What is intellectual property?


It's any product of the human mind that has commercial value. This can include literary works or a concept for a new tool; for life scientists, this may mean a lab technique or a new small molecule. The courts protect intellectual property with patents and copyrights.

If I'm listed as the inventor on a patent, does that mean I own it?

No, in most cases the inventor's institution – be it a private company, university, or government-run organization – keeps the rights, since it pays the filing and attorney fees. However, if an institution has no plans to capitalize on a patent, a researcher might be able to buy it back.

Researchers generally aren't businesspeople. Is there help out there?

Most individual scientists don't have the time, money, or expertise to write a patent application, afford the filing fees (usually between $5,000–$7,000), and secure a licensing...

How much of the patenting process is the researcher's responsibility?

Scientists should work with their TTO to ensure that their patent application is understandable and accurate. One tech transfer officer says that most ideas today are evolutionary, not revolutionary, so usually researchers must help TT officers reword and resubmit their patent applications to prove their ideas' originality.

How can I increase my chances of getting a patent?

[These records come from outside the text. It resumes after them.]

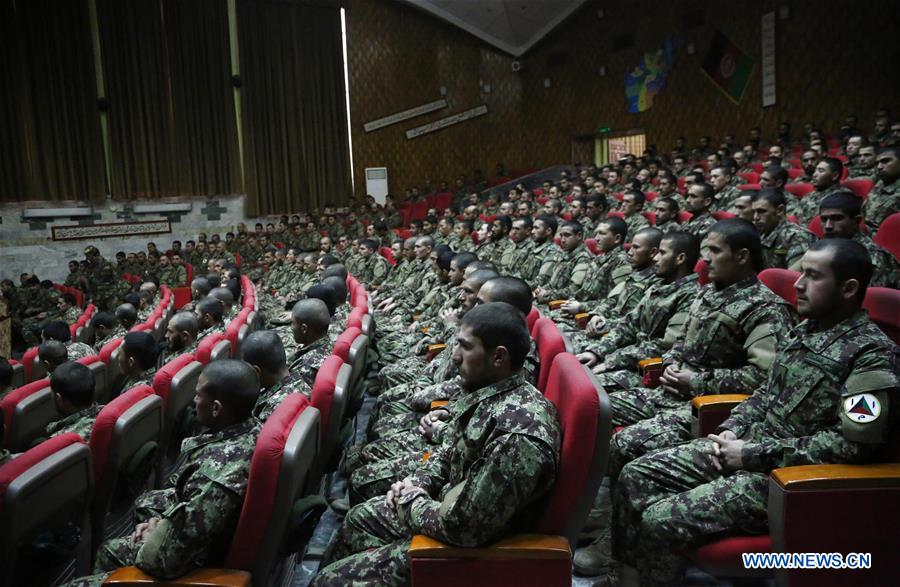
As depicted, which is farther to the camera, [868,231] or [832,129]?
[832,129]

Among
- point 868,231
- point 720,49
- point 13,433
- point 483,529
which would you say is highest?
point 720,49

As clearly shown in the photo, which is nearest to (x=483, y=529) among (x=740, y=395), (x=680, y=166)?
(x=740, y=395)

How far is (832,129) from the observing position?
8.51 meters

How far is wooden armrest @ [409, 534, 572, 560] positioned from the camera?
123 cm

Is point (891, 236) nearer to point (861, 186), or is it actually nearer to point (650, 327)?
point (650, 327)

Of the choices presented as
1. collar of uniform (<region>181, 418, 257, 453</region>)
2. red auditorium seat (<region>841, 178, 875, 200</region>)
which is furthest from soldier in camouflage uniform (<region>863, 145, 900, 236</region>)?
collar of uniform (<region>181, 418, 257, 453</region>)

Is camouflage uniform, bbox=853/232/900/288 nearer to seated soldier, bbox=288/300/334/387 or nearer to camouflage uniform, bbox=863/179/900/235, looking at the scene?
camouflage uniform, bbox=863/179/900/235

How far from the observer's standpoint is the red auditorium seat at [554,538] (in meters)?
1.24

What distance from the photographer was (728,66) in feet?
31.4

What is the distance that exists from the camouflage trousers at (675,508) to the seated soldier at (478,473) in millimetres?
373

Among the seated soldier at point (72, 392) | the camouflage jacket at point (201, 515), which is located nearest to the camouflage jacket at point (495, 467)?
the camouflage jacket at point (201, 515)

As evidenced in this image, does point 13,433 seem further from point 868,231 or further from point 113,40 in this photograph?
point 113,40

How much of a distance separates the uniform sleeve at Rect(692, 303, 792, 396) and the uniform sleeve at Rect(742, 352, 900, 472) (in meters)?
0.47

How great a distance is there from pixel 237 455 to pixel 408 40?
41.0 ft
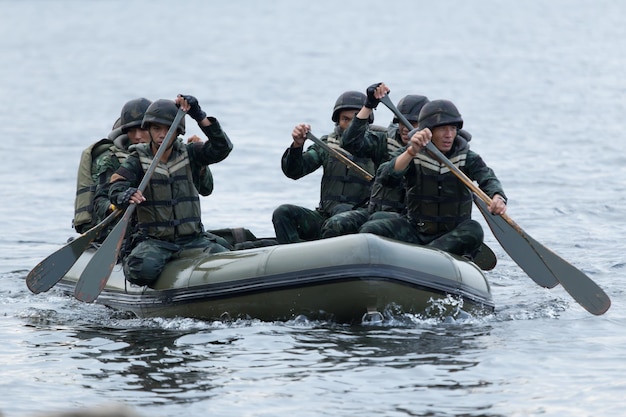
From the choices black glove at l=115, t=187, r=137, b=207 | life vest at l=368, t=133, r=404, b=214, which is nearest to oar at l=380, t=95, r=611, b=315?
life vest at l=368, t=133, r=404, b=214

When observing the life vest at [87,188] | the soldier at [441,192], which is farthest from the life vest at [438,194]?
the life vest at [87,188]

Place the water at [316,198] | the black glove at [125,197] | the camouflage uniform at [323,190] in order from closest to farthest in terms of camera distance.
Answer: the water at [316,198]
the black glove at [125,197]
the camouflage uniform at [323,190]

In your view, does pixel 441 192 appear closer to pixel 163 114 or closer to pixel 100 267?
pixel 163 114

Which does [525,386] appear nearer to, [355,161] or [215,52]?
[355,161]

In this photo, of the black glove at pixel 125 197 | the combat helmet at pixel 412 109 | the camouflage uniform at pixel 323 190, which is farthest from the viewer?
the combat helmet at pixel 412 109

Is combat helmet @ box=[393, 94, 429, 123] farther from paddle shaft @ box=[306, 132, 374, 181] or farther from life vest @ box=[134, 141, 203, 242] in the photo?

Familiarity with the process helps. Timing is essential: Contact the tech transfer office before the idea is published or publicly discussed. Patenting rights could be forfeited if the idea enters the public domain prior to documentation. Also, the idea for the patent must be recorded, and witnessed. The inventor should write in pen in bound and catalogued notebooks, date and sign pages, and staple in extra materials, such as graphs, printouts, or photos.